Quanti anni saranno passati? Forse trenta: eravamo ragazzini e ogni tanto la si notava per il quartiere, all’ombra di San Pietro, con quell’ andatura particolare dovuta alle gambe a ics. Gambe sempre scoperte, molto sopra il ginocchio e poco sotto l’inguine.

Sempre a capo chino e con la medesima espressione, non triste ma assente, come se avesse lasciato una qualche se stessa chissà dove e chissà se se ne ricordava.

Naso adunco e profilo piuttosto affilato, era per tutti “quella con la minigonna”, non la barbona o la matta, come tante altre venivano apostrofate. Un’altra sua particolarità, credo rimasta tale, era quella di non interagire mai con nessuno, neppure per chiedere l’elemosina. Sempre portandosi appresso quella specie di carrello della spesa, tra I rifiuti raccattava ogni cosa che attirasse la sua attenzione, non solo scarti alimentari.

E sempre con quelle gambe scoperte, anche d’inverno quando le copriva con quelle calze che parevano sempre più nuove e decorose rispetto al resto del suo abbigliamento.

Tra I tanti personaggi bizzarri e disperati che giravano per il nostro quartiere, lei era quella di cui nessuno può dire di aver mai sentito la voce. Ce l’avrà avuta, anzi, una voce? Per quanto ne sappiamo, poteva anche essere muta e noi non ce ne siamo mai accorti. Del resto era la pazza che girava in minigonna, ora far caso anche alla voce sarebbe stato obiettivamente troppo.

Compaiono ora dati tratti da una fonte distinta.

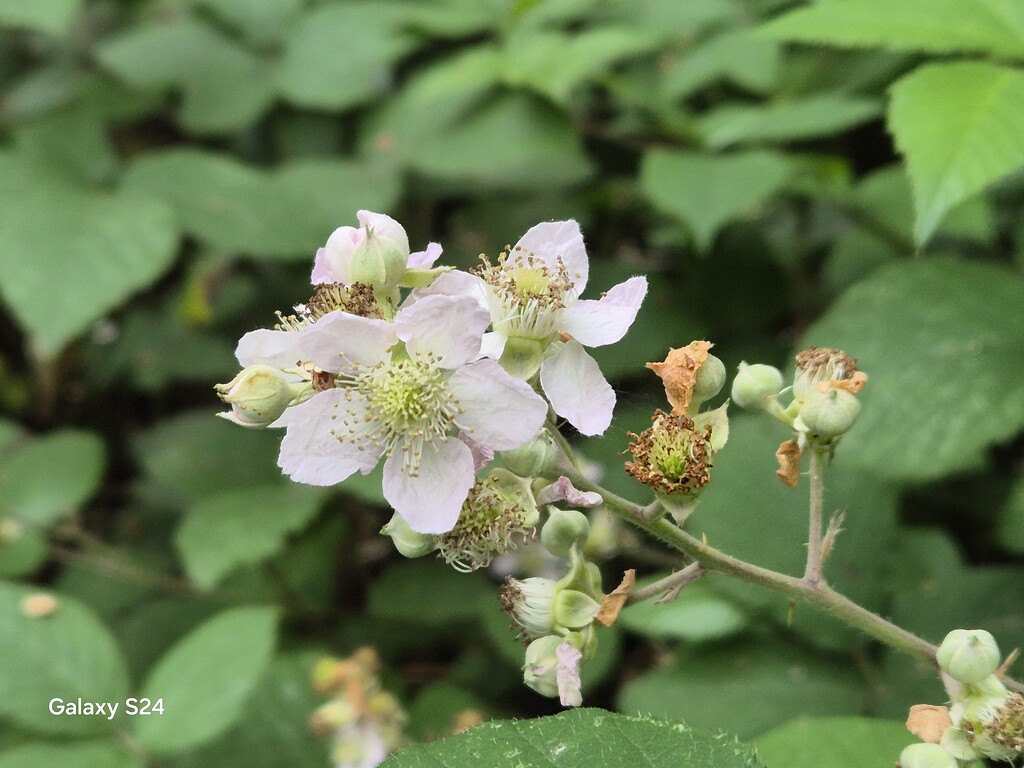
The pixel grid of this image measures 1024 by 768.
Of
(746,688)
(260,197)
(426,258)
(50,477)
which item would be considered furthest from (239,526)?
(426,258)

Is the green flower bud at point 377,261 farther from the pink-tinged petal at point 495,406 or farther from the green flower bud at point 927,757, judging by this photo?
the green flower bud at point 927,757

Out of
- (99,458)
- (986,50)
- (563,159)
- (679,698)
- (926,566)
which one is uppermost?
(986,50)

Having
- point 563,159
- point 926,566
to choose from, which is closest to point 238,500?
point 563,159

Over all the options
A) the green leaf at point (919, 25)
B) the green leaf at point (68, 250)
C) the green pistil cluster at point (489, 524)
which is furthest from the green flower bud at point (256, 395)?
the green leaf at point (68, 250)

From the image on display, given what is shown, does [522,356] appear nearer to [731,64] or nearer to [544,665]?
[544,665]

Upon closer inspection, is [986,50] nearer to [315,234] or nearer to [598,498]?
[598,498]

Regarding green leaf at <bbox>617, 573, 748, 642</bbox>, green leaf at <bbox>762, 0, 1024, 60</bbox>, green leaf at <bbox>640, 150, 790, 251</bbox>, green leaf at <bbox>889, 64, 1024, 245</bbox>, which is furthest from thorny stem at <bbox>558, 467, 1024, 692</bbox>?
green leaf at <bbox>640, 150, 790, 251</bbox>

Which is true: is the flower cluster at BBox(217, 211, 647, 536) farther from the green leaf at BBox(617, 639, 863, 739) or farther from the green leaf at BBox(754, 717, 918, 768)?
the green leaf at BBox(617, 639, 863, 739)
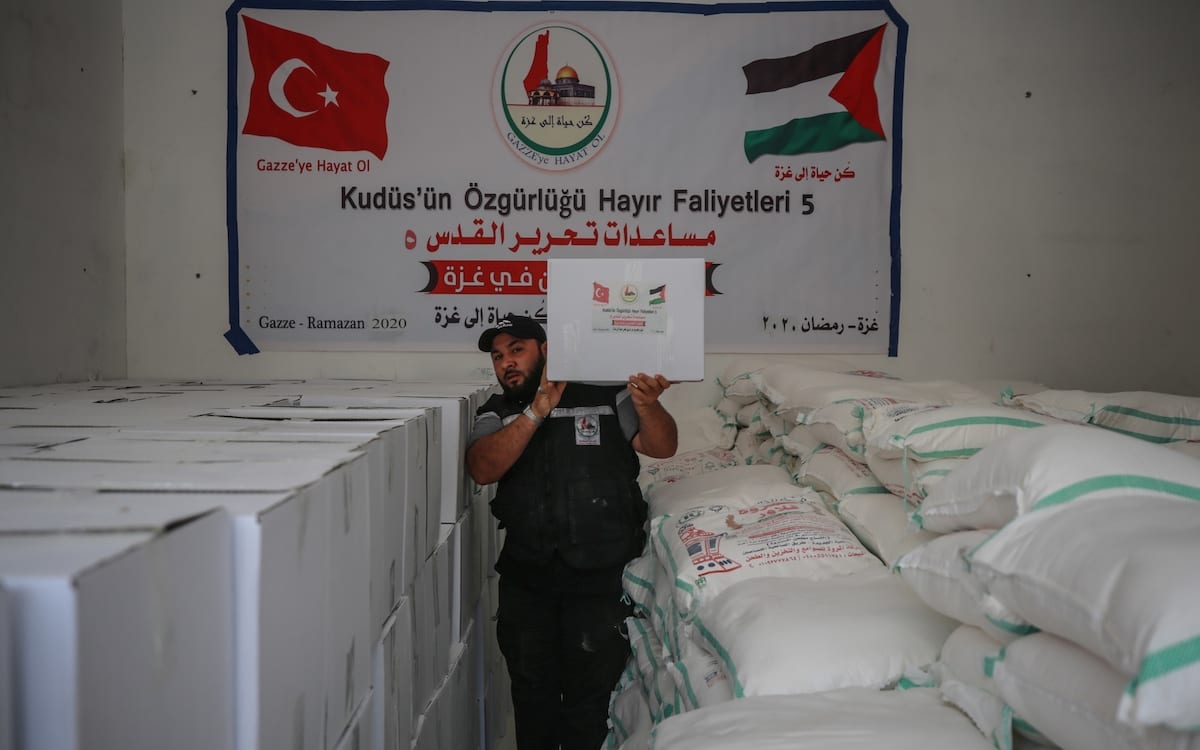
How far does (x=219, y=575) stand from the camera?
0.60 m

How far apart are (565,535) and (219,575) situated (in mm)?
1331

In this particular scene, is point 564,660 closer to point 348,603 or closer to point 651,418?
point 651,418

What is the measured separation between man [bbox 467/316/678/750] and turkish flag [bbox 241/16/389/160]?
1.19 meters

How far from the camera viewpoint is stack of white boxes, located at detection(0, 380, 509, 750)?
434mm

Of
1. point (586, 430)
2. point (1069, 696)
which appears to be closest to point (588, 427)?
point (586, 430)

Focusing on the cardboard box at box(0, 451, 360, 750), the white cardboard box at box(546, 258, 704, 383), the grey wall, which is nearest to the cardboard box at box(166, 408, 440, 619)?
the cardboard box at box(0, 451, 360, 750)

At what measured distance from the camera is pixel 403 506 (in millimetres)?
1223

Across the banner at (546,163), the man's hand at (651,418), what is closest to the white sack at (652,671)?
the man's hand at (651,418)

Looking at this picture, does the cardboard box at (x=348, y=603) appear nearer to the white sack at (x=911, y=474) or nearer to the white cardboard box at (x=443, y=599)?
the white cardboard box at (x=443, y=599)

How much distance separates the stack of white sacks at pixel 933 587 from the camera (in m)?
0.75

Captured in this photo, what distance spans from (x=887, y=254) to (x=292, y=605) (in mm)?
2519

L’altra sera era dalle parti dell’Aurelia Antica e l’ho riconosciuta subito, come fosse un’ istantanea di tanti anni fa piantata in mezzo al traffico del nostro presente. La fila che non procedeva consentiva del resto di spaziare con lo sguardo, fino a un “secchione” dell’immondizia dove una donna stava frugando. Per trent’anni, aveva frugato.

La cosa buffa è che mi è parsa identica a come me la ricordavo: a volte non riconosciamo un compagno di scuola, un parente alla lontana, se non ci fanno capire chi sono, poi una disperata sconosciuta che non vedevamo da decenni e alla quale non avevamo mai pensato, ci appare identica a com’era tanti anni fa, mentre tutto intorno non si riconosce quasi più nulla. Forse perché era la poveraccia con la minigonna, quella che aveva il vezzo di girare sempre con le gambe scoperte, quella di cui si diceva che non si rendeva conto di quanto fosse ridicola.

La cosa più antiestetica era la povertà, non le gambe storte; la giudicavano soprattutto le altre donne, infatti, che avevano anche loro la minigonna e le gambe brutte, ma che non avevano bisogno di frugare tra I rifiuti.